Agrobiodiversity everywhere, if you look

My weekend reading included two pieces that I felt sure would prove well written and engaging, but which I frankly did not think would yield much in the way of agrobiodiversity fodder. Turns out I was wrong, at least on the latter point.

Felipe Fernandez-Armesto’s review of the Encyclopedia of Exploration 1850 to 1940 by Raymond John Howgego is indeed a model of its type: informative, stimulating and charming. It also includes a reference to the late nineteenth-century Swiss ethnobotanist of Paraguay Moisés Bertoni, who described Stevia rebaudiana, a controversial sugar substitute. And another to the Société Impériale Zoologique d’Acclimatation, which had a famous birthday boy as a loyal member in its early days. ((It’s now the Société nationale de protection de la nature.)) A Colonel Henry Wayne apparently won the society’s gold medal for his efforts to introduce camels to the US.

The second piece that intrigued me over the weekend was an article by Matt Jenkins in the Smithsonian Magazine about the elite pilots who guide ships through the treacherous, sand-barred mouth of the Columbia River in Oregon. What’s the agrobiodiversity angle? Well, Portland and other upriver ports are the the main gateway in the US for its wheat and barley exports. The river pilots can shut down the entrance to the river if conditions are too bad, but, to quote one of them:

“When we shut down the bar for two days, trains are backed up all the way into the Midwest.
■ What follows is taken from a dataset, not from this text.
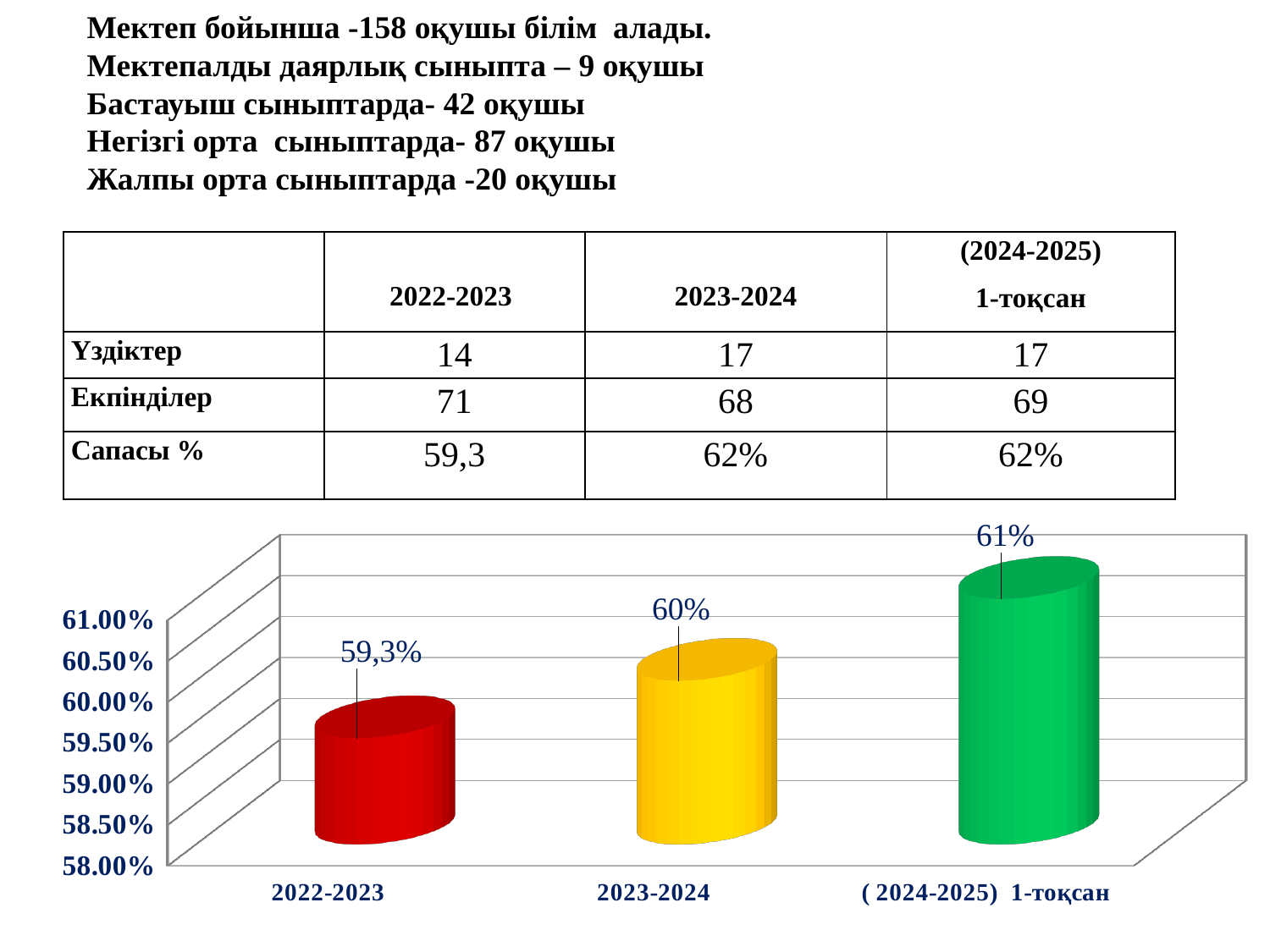
What is the value for 2023-2024? 60% Which category has the lowest value? 2022-2023 Is the value for 2022-2023 greater or less than 59.50%? less Do the values rise or fall from 2022-2023 to ( 2024-2025) 1-тоқсан? rise What is the value for 2022-2023? 59,3% What colour is the bar for 2023-2024? yellow How many categories are shown on the x axis? 3 What is the difference between the values for ( 2024-2025) 1-тоқсан and 2023-2024? 1% Which is larger, the value for 2023-2024 or the value for 2022-2023? 2023-2024 What is the value for ( 2024-2025) 1-тоқсан? 61% What kind of chart is shown on the slide? bar chart Which category has the highest value? ( 2024-2025) 1-тоқсан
And just like a traffic jam on the freeway, once you clear the wreck, it takes a long time for it to smooth out again.”

It’s a great image. The world’s interdependence for agricultural products ((And coincidentally I came across a great graphical representation of that yesterday, thanks to blogging machine Tom Barnett.)) resting on the judgement of a dozen or so salty sea dogs in the Pacific Northwest.